The conflict has significantly driven up maritime shipping costs, leading to higher prices for chemicals and pipeline materials used in water infrastructure.
Disruptions to traffic through the Strait of Hormuz have caused delays in the transportation of petrochemical products and plastics, affecting global supply and price stability.
Energy and chemical costs are expected to keep rising, which will impact the procurement and construction of water treatment facilities worldwide.

Ongoing conflicts in Iran have begun to ripple through global supply chains, sparking concerns in the water sector over rising costs and potential shortages of treatment chemicals, pipeline materials, and other infrastructure components.
The disruptions caused by the conflict are concentrated mainly in the Strait of Hormuz, one of the world’s most critical shipping lanes for oil, petrochemicals, and plastics. The conflict has severely disrupted maritime traffic through the strait, slowing or halting oil tanker and cargo movements, and driving up global shipping and insurance costs.
For water utilities and treatment plants, the most immediate impact is felt in transportation. On March 5, the American Automobile Association (AAA) reported that the national average price for regular gasoline rose by 27 cents month-on-month to $3.521 per gallon. As of March 9, the average price had increased by another 22 cents to $3.478 per gallon.
In addition, as security risks increase and vessels are diverted or delayed, costs for oil tankers and cargo ships have risen sharply. Freight rates for chemical cargoes have surged particularly steeply, with some cargoes costing as much as $200 to $400 per container as ships avoid high-risk routes or take detours.
Rising logistics costs may push up prices for water treatment chemicals such as chlorine, sodium hypochlorite, sulfur-based products, and other petrochemical feedstocks. Most of these materials rely on energy and chemical supply chains linked to the Middle East, but the impact on U.S. utilities remains unclear and difficult to quantify. As energy prices rise and export disruptions occur, manufacturers may face higher production and transportation costs.
The conflict has also affected the global plastics and polymers market that underpins water industry infrastructure and some water treatment processes. The Middle East is a major exporter of petrochemicals and plastic resins used in pipe manufacturing, including polyethylene (PE) and polypropylene (PP). Approximately 84% of the region’s polyethylene export capacity passes through the Strait of Hormuz, making the channel critical to global supply.
However, due to constraints on domestic production, any sharp price increases may be limited to regions outside the United States.

David M. Fink, President of the Plastics Pipe Association.

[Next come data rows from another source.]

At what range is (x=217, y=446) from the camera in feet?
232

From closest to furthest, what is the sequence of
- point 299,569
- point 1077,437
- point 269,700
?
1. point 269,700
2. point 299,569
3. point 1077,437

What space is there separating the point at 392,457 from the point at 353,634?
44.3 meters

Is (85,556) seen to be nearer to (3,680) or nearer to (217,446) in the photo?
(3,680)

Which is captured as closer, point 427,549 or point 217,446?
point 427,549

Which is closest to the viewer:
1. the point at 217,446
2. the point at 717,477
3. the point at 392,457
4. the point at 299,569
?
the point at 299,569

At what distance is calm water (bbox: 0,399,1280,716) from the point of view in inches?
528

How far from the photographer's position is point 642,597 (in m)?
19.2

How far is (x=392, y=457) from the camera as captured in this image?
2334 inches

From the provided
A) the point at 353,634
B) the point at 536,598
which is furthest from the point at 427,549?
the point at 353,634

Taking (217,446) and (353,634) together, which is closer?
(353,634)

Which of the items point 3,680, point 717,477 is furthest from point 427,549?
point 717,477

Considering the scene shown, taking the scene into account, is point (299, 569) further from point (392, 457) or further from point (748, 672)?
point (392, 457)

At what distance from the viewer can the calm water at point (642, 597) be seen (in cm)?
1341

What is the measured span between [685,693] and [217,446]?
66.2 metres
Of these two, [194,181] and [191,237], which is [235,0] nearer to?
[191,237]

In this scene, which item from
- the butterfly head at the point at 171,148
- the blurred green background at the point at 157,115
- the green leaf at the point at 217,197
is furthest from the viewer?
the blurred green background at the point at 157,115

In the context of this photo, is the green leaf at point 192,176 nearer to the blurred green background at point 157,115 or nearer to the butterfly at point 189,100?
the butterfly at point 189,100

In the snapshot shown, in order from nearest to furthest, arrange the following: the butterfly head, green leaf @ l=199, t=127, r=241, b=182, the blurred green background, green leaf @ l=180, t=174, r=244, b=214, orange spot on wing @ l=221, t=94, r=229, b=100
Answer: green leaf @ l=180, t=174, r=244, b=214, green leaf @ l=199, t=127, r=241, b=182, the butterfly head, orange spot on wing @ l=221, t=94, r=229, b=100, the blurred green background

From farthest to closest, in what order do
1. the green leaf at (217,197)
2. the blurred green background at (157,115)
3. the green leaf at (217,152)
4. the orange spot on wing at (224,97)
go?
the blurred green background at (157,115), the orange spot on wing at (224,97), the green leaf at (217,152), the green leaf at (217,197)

“I am confident that the surge in oil prices will be short‑lived once shipping resumes,” said David M. Fink, President of the Plastics Pipe Association, in a statement. “I do not expect this to result in a significant increase in plastic pipe material prices in North America. Furthermore, there will be no impact on supply, as the raw materials used for pipe sold in North America are produced domestically and do not rely on foreign imports.”
As the conflict escalated, producers and traders halted or delayed shipments of these materials, while buyers anticipated tighter supply and higher prices. In some markets, price expectations for polyethylene (PE) and polypropylene (PP) have risen by up to $100 per tonne due to uncertainty over logistics and feedstock supply. Polymers and resins used in treatment processes such as clarification and ion exchange are more specialized. WaterWorld is collaborating with its sister brands Plastics Machinery & Manufacturing and Materials Handling & Logistics to better understand the impact on these products and the potential knock‑on effects on the U.S. water system supply chain.
Market data show that Asian polyethylene prices rose sharply as tensions intensified, reflecting concerns over reduced supply and higher crude oil costs linked to the conflict.
For the water sector, these trends could affect infrastructure, treatment materials, and products including:
High‑density polyethylene (HDPE) pipes: widely used in municipal systems and trenchless installations
PP components and fittings: used in treatment equipment and piping systems
Chemical feedstocks: used to produce treatment chemicals and industrial materials
Polymers and resins: used in certain treatment processes at water and wastewater treatment plants
Supply chain analysts note that disruptions from geopolitical conflicts can persist long after the initial events end, as shipping backlogs, elevated energy prices, and production adjustments typically take months to normalize.
While North American chemical producers may benefit from domestic production, utilities worldwide could still face volatility in material prices and lead times for infrastructure projects and treatment operations.